▶ [TASK DESCRIPTION]: Please return exactly the lines from the one containing "kingdom: Animalia" through the end of the records, including both.

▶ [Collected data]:
☆ ☆ ☆

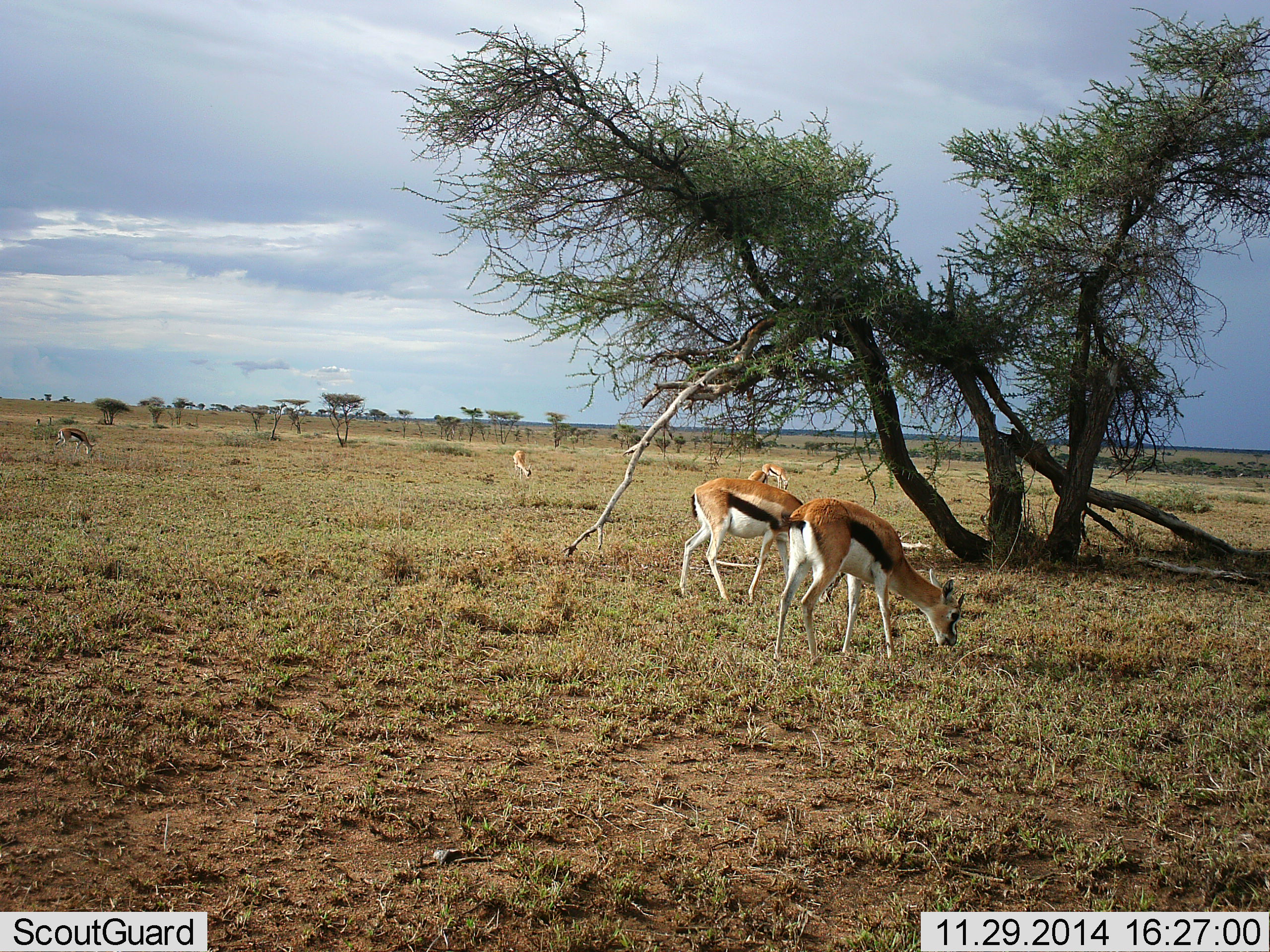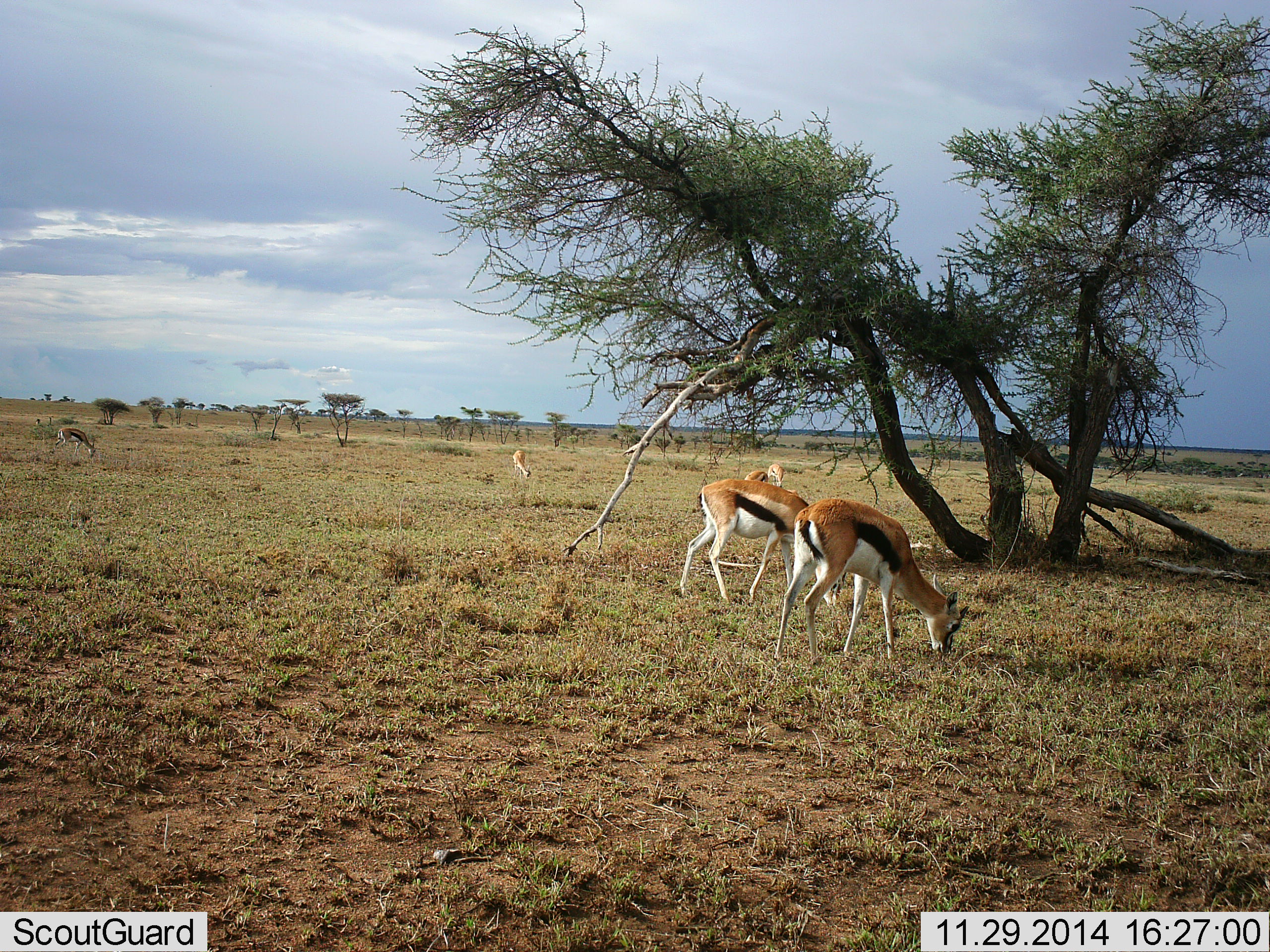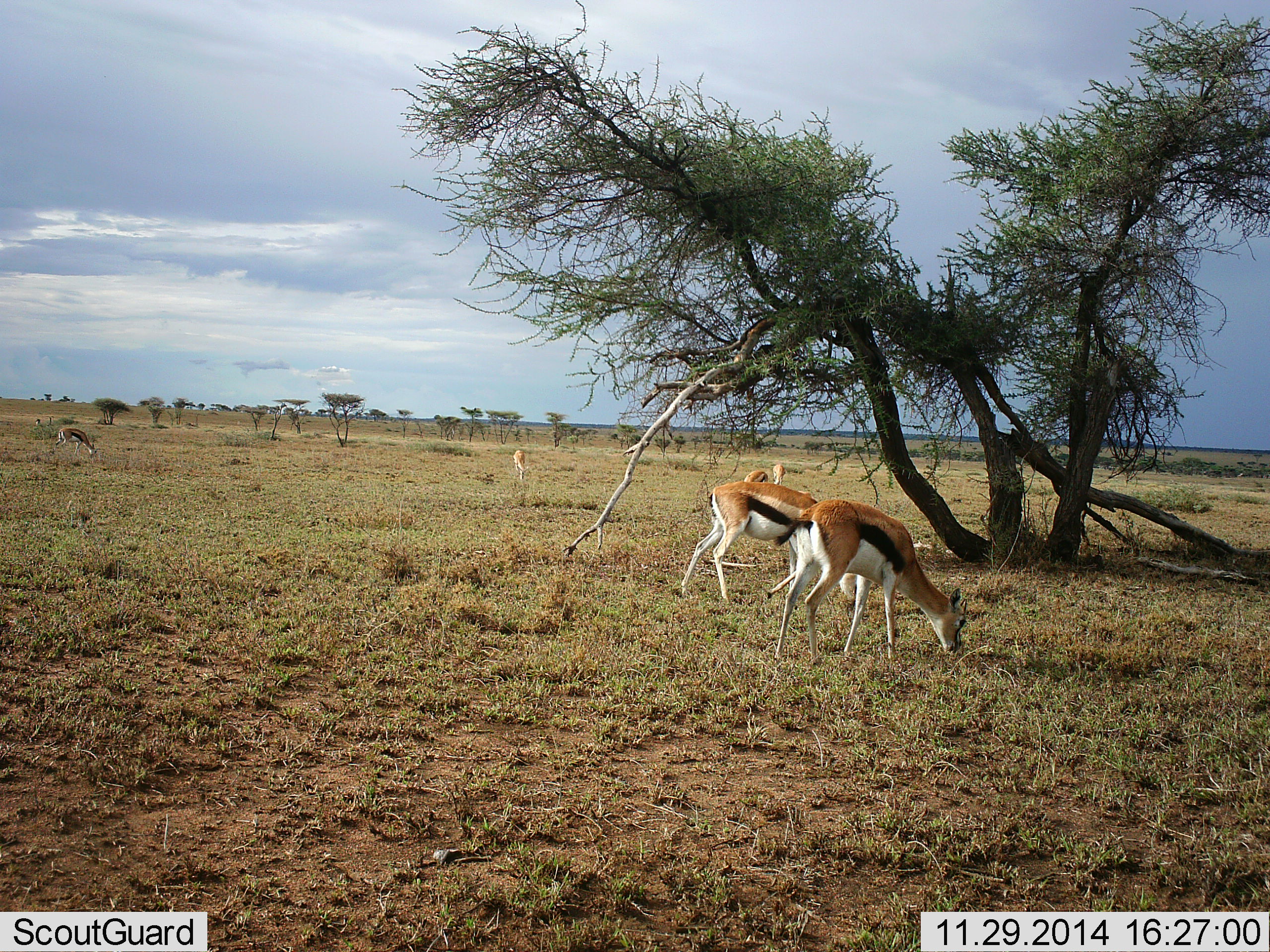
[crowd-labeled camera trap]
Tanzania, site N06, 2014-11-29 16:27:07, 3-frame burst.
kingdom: Animalia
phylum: Chordata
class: Mammalia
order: Artiodactyla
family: Bovidae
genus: Eudorcas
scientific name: Eudorcas thomsonii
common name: thomson's gazelle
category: gazellethomsons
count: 6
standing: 30%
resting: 0%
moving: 0%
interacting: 0%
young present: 0%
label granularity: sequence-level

☆ ☆ ☆

▶ [RESULT OF THE TASK]:
kingdom: Animalia
phylum: Chordata
class: Mammalia
order: Artiodactyla
family: Bovidae
genus: Eudorcas
scientific name: Eudorcas thomsonii
common name: thomson's gazelle
category: gazellethomsons
count: 6
standing: 30%
resting: 0%
moving: 0%
interacting: 0%
young present: 0%
label granularity: sequence-level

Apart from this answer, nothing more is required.